The problem
Exactly the lines from the start of the data below through the line containing "content: unidentified animal" must be returned, and no others.

Data extracted from a collection
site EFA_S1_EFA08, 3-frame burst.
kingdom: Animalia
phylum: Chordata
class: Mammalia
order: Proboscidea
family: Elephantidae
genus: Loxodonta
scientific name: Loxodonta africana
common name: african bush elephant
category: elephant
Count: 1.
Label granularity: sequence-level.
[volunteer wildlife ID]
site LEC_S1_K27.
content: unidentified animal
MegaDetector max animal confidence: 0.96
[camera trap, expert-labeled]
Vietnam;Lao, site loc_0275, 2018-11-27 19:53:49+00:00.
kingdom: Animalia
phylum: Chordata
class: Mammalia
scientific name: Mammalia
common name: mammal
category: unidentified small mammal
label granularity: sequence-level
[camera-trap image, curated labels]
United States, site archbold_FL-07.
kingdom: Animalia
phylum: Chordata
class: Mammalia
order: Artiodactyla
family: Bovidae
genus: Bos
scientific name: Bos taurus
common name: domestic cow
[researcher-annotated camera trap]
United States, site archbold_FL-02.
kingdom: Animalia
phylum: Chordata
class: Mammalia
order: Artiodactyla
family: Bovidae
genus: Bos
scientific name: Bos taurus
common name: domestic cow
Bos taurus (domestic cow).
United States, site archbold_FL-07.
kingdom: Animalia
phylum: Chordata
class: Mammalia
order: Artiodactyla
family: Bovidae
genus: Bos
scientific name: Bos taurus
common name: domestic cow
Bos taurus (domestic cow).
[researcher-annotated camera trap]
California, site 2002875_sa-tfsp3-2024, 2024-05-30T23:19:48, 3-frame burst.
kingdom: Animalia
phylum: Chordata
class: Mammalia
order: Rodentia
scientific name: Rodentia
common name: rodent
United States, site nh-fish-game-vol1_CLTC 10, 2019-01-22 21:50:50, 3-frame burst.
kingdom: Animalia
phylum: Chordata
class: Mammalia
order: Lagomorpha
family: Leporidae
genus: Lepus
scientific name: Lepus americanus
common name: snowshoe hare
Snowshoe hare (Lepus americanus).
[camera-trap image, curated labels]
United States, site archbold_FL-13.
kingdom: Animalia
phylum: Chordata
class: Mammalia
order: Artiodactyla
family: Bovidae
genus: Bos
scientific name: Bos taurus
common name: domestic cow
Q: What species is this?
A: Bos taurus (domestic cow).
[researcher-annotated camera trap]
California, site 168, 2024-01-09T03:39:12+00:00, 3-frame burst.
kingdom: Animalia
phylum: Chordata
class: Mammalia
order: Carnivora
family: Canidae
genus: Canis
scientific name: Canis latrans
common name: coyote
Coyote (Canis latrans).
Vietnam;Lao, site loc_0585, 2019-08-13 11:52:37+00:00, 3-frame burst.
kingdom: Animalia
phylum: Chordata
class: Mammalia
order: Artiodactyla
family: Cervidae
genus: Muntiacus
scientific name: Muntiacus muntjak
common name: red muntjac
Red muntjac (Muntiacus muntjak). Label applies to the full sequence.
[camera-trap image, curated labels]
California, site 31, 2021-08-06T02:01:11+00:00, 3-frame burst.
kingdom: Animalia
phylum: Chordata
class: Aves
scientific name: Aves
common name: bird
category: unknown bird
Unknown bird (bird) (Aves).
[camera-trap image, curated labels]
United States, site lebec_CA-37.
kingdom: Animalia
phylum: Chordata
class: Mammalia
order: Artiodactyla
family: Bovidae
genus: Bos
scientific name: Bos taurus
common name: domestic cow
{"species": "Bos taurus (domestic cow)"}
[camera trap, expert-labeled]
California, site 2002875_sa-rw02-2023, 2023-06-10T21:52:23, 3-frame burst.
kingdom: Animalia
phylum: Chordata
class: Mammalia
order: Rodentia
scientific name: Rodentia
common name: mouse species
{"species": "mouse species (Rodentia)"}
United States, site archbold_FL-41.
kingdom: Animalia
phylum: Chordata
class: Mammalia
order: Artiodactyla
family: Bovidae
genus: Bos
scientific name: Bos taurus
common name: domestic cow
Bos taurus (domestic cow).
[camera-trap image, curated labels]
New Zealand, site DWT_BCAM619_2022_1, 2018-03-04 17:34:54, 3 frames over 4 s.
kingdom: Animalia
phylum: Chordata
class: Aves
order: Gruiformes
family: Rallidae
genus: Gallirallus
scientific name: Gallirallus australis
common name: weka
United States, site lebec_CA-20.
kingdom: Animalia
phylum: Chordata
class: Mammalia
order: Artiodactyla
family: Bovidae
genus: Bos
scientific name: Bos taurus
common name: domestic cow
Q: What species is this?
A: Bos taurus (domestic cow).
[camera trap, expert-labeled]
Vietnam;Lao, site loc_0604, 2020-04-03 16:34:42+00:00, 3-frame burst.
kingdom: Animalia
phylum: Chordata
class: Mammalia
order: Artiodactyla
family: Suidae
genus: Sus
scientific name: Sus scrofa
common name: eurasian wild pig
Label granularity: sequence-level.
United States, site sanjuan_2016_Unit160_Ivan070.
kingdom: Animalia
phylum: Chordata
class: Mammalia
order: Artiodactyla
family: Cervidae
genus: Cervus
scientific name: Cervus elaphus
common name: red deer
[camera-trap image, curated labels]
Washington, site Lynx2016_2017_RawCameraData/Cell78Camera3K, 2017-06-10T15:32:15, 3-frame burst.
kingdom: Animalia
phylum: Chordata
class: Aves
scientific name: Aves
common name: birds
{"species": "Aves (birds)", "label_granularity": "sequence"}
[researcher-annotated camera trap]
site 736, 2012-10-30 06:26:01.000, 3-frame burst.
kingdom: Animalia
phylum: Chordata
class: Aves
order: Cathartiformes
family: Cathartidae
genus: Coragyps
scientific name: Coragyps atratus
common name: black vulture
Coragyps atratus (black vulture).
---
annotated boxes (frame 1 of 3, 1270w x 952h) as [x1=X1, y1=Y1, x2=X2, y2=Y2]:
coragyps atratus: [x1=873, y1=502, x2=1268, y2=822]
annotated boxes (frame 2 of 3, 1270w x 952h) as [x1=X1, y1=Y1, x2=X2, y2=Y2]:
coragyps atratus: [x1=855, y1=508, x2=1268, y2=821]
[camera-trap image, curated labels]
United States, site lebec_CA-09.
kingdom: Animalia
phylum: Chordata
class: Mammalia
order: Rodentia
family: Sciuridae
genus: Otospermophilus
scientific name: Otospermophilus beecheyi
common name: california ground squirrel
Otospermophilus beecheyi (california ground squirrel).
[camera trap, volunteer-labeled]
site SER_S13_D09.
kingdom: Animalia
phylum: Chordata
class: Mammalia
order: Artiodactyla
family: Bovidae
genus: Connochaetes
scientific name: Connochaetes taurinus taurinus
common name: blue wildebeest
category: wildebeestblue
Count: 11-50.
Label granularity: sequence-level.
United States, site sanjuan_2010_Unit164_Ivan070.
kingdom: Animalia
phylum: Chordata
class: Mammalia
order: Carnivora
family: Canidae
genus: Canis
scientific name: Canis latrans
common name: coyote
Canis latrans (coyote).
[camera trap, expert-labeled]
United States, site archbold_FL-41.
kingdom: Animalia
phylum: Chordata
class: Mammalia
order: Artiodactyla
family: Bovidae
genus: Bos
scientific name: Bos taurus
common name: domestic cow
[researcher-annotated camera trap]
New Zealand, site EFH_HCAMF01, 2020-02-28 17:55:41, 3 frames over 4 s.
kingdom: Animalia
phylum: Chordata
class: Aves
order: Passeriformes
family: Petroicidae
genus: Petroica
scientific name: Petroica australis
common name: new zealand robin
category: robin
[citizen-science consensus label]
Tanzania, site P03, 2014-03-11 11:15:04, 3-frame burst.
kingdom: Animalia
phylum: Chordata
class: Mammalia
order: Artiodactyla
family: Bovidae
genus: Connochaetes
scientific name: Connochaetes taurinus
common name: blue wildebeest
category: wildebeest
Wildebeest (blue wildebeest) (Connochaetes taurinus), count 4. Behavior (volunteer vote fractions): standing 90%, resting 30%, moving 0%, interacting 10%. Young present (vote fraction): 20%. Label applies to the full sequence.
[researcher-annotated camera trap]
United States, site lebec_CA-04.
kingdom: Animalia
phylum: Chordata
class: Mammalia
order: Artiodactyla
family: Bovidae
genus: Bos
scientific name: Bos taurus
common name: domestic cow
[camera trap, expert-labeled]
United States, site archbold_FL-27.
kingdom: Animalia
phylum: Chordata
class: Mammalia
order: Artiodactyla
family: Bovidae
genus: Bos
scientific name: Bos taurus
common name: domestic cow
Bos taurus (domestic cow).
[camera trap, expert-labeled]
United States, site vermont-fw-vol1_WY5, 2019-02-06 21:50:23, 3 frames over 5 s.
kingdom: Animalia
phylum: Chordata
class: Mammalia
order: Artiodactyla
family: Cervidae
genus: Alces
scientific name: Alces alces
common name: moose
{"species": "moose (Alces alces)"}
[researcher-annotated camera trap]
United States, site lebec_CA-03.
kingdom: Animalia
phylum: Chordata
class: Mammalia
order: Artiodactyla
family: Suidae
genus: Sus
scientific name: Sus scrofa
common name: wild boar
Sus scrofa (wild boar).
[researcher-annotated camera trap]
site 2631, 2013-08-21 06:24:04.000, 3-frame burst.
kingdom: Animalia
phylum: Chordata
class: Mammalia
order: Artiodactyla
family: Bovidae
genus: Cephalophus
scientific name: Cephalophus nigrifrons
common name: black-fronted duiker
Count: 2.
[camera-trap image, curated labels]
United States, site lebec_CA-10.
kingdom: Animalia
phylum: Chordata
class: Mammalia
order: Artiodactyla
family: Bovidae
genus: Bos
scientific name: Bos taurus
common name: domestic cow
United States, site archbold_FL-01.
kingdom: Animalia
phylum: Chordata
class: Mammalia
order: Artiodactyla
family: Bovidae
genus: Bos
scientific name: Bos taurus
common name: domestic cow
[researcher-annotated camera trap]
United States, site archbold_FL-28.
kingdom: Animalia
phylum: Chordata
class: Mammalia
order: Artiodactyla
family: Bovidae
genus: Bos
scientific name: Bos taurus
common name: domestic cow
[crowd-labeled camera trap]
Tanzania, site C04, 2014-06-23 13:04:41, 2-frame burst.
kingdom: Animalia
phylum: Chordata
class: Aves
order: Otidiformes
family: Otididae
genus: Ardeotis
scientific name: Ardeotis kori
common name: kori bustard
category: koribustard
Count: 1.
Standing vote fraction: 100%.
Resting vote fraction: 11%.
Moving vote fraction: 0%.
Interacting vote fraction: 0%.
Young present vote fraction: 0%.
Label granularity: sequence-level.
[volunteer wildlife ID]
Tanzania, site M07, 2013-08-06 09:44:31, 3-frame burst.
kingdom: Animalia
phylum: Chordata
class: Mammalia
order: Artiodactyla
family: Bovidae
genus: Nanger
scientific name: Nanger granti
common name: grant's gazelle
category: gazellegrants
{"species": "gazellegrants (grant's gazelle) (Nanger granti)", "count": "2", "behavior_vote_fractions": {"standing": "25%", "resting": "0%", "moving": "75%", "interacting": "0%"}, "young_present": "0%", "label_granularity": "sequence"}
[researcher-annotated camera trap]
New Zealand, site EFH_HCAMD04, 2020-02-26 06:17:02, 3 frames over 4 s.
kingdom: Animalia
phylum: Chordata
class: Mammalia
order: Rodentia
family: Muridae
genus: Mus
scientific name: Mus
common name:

The completed task
site EFA_S1_EFA08, 3-frame burst.
kingdom: Animalia
phylum: Chordata
class: Mammalia
order: Proboscidea
family: Elephantidae
genus: Loxodonta
scientific name: Loxodonta africana
common name: african bush elephant
category: elephant
Count: 1.
Label granularity: sequence-level.
[volunteer wildlife ID]
site LEC_S1_K27.
content: unidentified animal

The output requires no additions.